◆ **Supplied passage**:

Traditionally, alcohol consumption and alcohol abuse have been more commonly associated with men than women. But as more women drink alcohol, a new analysis finds they are catching up with men at an unprecedented rate. This also means women are affected by the same harmful effects of alcohol as men, and the new study highlights the need for women-specific information and educational campaigns in order to reduce the negative effects of alcohol consumption.
Historically, men have used alcohol anywhere between 2-12 times more than women, the analysis reports.
However, the new research revealed a steady decrease in the sex ratio of alcohol consumption, alcohol abuse, and related harms.
In the early 1900s, males were twice as likely to consume alcohol than females and almost four times more likely to develop an alcohol-related condition.
By contrast, in the late 1900s, the gender gap has nearly disappeared, with males only 1.1 times likelier to consume alcohol than females and just 1.2 times more likely to experience alcohol-related problems.
The closing gap is most obvious in the youngest adults, namely those born as recently as 1990 and aged between 15-25 years.
The analysis – published in the journal BMJ Open – examined studies that tracked alcohol patterns in participants born as early as 1891, ranging all the way to 2001. The research collected data between 1948-2014 and included more than 4 million people. Some of the studies considered spanned over 30 years or more.
In 2010, alcohol accounted for 5 percent of deaths worldwide and was the leading risk factor in Eastern Europe, Andean Latin America, and southern sub-Saharan Africa.

◆ **Stored data**:
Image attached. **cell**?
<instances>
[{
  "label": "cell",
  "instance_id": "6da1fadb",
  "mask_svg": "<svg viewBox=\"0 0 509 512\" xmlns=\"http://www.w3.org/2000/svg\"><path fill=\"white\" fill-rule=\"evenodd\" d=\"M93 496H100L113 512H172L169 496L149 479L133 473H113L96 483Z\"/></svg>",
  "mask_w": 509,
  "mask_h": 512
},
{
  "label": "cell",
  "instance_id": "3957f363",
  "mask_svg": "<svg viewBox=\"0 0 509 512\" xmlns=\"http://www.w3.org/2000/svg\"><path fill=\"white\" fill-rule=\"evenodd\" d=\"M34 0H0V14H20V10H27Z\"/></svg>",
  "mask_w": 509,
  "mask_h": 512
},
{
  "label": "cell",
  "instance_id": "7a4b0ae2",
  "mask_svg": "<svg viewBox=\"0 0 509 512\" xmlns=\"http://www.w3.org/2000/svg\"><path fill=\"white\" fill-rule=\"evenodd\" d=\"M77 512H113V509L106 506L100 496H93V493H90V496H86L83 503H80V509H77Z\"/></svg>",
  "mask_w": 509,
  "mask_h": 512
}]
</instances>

◆ **Tasks to perform**:
1. Answer these questions from the passage on alcohol use:
(a) In the early 1900s, how much more likely were males than females to consume alcohol?
(b) How many people did the research include?
(c) What share of deaths worldwide did alcohol account for in 2010?
2. Update the passage on alcohol use from "Historically, men have" through "experience alcohol-related problems.". Put "women" in place of "females" and write out the revised section.
3. Write what comes next in the passage on alcohol use, continuing on from its final sentence.

◆ **Expected outputs**:
1.
(a) Twice as likely.
(b) More than 4 million people.
(c) 5 percent.

2.
Historically, men have used alcohol anywhere between 2-12 times more than women, the analysis reports.
However, the new research revealed a steady decrease in the sex ratio of alcohol consumption, alcohol abuse, and related harms.
In the early 1900s, males were twice as likely to consume alcohol than women and almost four times more likely to develop an alcohol-related condition.
By contrast, in the late 1900s, the gender gap has nearly disappeared, with males only 1.1 times likelier to consume alcohol than women and just 1.2 times more likely to experience alcohol-related problems.

3.
In 2012, alcohol accounted for 3.3 million deaths, which is 5.9 percent of the global number of deaths.
In the United States, alcohol is currently listed as the fourth preventable cause of death by the National Institute on Alcohol Abuse and Alcoholism (NIAAA).
Some studies have pointed to the connection between gender expectations and alcohol consumption patterns. Social norms associate drinking with displays of masculinity, while traditionally defined femininity associates women with abstinence.
Gender roles perceived in this traditional way might cause women’s drinking problems to be ignored or mishandled. In fact, a study reported that women often feel that the social stigma stands in the way of seeking and receiving treatment, and women were more likely to report stigmatization than men.
The analysis conducted by Slade and team questions traditional assumptions and urges relevant institutions to put women at the center of new prevention and intervention programs:
“Alcohol use and alcohol use disorders have historically been viewed as a male phenomenon. The present study calls this assumption into question and suggests that young women, in particular, should be the target of concerted efforts to reduce the impact of substance use and related harms.”
The study does not provide any explanations for why the gender gap is closing, but speculations include changes in traditionally female gender roles; the researchers point to a study that showed alcohol consumption rates were most similar between men and women in countries where male and female roles were most equal.
The men and women in the analysis were very young and early in their alcohol use, the authors warn. As a result, more studies will have to be carried out as the young males and females age into their 30s and 40s.